START Records for the exercise

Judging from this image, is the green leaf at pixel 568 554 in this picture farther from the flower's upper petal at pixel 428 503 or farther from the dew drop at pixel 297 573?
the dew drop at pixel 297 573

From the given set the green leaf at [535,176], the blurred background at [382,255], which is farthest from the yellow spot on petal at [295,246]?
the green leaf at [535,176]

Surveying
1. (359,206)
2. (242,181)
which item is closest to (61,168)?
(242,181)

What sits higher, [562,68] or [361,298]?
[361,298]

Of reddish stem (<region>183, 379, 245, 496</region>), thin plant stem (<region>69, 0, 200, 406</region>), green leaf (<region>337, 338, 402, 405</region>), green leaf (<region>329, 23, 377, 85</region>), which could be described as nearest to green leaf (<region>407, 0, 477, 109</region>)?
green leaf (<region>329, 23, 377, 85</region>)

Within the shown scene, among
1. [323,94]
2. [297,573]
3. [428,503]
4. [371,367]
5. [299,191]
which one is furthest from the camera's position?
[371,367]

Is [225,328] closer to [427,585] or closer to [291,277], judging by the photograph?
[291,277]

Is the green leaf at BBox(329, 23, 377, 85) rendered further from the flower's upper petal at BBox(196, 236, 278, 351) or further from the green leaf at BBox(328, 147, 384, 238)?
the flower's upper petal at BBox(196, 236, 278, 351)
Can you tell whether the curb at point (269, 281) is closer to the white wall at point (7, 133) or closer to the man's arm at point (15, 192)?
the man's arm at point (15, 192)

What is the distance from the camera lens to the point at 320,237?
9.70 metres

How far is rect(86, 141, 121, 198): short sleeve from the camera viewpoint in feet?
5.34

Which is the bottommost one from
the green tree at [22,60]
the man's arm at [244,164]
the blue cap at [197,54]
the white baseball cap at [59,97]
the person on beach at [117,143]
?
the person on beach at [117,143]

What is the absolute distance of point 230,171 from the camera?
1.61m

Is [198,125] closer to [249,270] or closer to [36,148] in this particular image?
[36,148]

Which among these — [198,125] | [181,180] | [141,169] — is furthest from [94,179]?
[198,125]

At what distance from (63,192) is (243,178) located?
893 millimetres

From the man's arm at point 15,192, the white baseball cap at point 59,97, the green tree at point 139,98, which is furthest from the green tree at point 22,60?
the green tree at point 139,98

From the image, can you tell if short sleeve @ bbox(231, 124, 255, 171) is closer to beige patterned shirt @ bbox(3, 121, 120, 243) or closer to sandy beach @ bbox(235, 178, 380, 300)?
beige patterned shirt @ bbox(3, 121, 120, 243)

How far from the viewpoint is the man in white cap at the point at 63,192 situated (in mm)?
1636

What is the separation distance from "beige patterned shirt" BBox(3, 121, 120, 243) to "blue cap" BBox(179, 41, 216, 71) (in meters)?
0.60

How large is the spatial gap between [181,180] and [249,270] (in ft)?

END Records for the exercise

→ **Your goal**
Reproduce the lines starting with the line containing "How far from" and going on through the end of the records, requests included, but scale every distance in the answers by 1.55. Round each result to the number of decimal places the original had, with halves rounded up.

→ **Exercise solution**
How far from the viewpoint is the man in white cap at the point at 63,192 situated (in mm)?
2536

What is the separation distance from "beige patterned shirt" BBox(3, 121, 120, 243) to "blue cap" BBox(179, 41, 216, 71) (in meters)?
0.93

How large is the spatial gap between [181,180] and [249,270] (in ft)?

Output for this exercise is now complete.